— WHAT NEEDS TO BE DONE —
Print the items below verbatim, keeping every line as it appears.

— INFORMATION SUPPLIED —
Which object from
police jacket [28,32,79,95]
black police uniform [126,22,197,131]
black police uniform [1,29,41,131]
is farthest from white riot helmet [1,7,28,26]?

— RESPONSE —
Which object from
police jacket [28,32,79,95]
black police uniform [126,22,197,131]
black police uniform [1,29,41,131]
is farthest from white riot helmet [1,7,28,26]?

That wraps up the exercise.